METR benchmark shows AI models now complete tasks requiring 14 hours of human labor.

Englishعربي

METR benchmark shows AI models now complete tasks requiring 14 hours of human labor. | Srmed

A viral chart circulating widely in artificial intelligence discussions measures how quickly AI models can complete complex tasks compared to humans, with the latest models from companies like Anthropic now handling jobs that take people up to 14 hours or more. This "time horizon" benchmark, prominently featured on the front page of METR's website, has reached 4.6 as of February 2026, showing AI's rapid progress from 30-second tasks in late 2022 to multi-hour endeavors today. According to Bloomberg's Odd Lots podcast and related coverage, METR—short for Model Evaluation and Threat Research—created this chart to gauge AI's potential for autonomous, complex work, raising alarms about risks like recursive self-improvement where machines could evolve without human oversight.

METR, led by President Chris Painter, focuses on safety by evaluating how well AI handles real-world, intricate problems that demand sustained effort, such as computing or multi-step reasoning. As explained in the Odd Lots episode, the chart tracks the longest tasks an AI can reliably finish, using human performance as a baseline—essentially asking how many hours of human-equivalent work the model can replicate.
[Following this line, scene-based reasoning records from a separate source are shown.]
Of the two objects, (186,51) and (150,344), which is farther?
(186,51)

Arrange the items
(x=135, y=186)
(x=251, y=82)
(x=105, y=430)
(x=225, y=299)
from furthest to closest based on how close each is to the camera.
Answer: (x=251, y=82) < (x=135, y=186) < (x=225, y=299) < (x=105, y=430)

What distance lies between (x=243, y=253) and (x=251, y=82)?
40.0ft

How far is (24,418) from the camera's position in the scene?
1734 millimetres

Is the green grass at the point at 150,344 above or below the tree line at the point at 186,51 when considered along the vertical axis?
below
Painter and his team emphasize that this isn't about AI replacing all jobs but understanding its scaling limits, especially amid fears of "escape velocity" where improvements accelerate uncontrollably. The chart's upward swoosh, often likened to Moore's Law for AI, has fueled both excitement and debate, dominating online discourse as reported by Bloomberg Technology.

While the chart captivates AI enthusiasts for suggesting exponential gains—doubling capabilities every few months—experts caution against oversimplification. Derek Thompson, in his analysis, debunks myths like the idea that it predicts AI takeover of all human labor, noting METR's metrics are narrow and task-specific, not a universal job proxy. This nuance matters because hype around the chart drives investment and policy, yet a more grounded view predicts chaotic progress rather than smooth economic dominance. METR's work, as discussed by Painter, prioritizes threat research over productivity boasts, distinguishing it from public perceptions of pure advancement.
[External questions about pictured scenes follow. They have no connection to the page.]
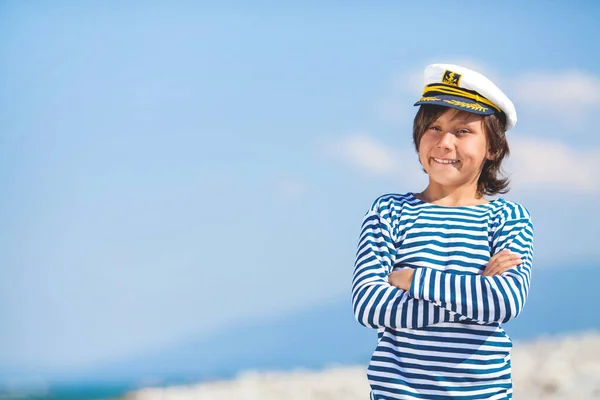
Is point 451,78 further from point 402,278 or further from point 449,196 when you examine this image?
point 402,278

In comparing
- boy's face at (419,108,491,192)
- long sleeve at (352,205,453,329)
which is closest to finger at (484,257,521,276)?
long sleeve at (352,205,453,329)

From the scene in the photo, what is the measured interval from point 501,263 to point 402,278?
234mm

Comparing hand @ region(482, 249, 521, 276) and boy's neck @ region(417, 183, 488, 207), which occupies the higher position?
boy's neck @ region(417, 183, 488, 207)

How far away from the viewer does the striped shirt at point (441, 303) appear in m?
1.99

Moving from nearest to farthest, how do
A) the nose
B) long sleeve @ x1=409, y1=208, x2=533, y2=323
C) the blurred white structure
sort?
long sleeve @ x1=409, y1=208, x2=533, y2=323 → the nose → the blurred white structure

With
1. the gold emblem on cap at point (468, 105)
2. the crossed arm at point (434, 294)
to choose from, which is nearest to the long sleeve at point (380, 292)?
the crossed arm at point (434, 294)

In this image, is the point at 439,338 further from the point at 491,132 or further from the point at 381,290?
the point at 491,132

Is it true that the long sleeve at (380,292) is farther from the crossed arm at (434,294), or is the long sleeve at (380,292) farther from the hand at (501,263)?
the hand at (501,263)

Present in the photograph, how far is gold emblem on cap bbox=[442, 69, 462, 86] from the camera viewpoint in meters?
2.25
The chart's virality underscores broader AI trends, like ChatGPT's explosive adoption—hitting 100 million users faster than the internet or cellphones, per data visualizations from analysts like Deb Liu. Consumer AI usage continues climbing, with ChatGPT now at hundreds of millions of weekly actives, though estimates vary due to multi-account issues. Stanford's AI Index highlights foundation models' dominance and benchmark shifts, amplifying why METR's metric resonates amid skyrocketing investments and global competition led by the U.S.

This benchmark influences everyone from developers to regulators, as it signals when AI might operate independently in high-stakes areas like research or infrastructure. Affected parties include AI firms racing to scale safely, workers in knowledge tasks facing disruption, and policymakers debating oversight. Next steps involve METR refining measurements—Painter details ongoing human baseline tweaks—and broader scrutiny, with episodes like Odd Lots bridging expert insights to the public. As AI charts like this proliferate, they demystify progress but demand careful interpretation to avoid inflated expectations or undue alarm.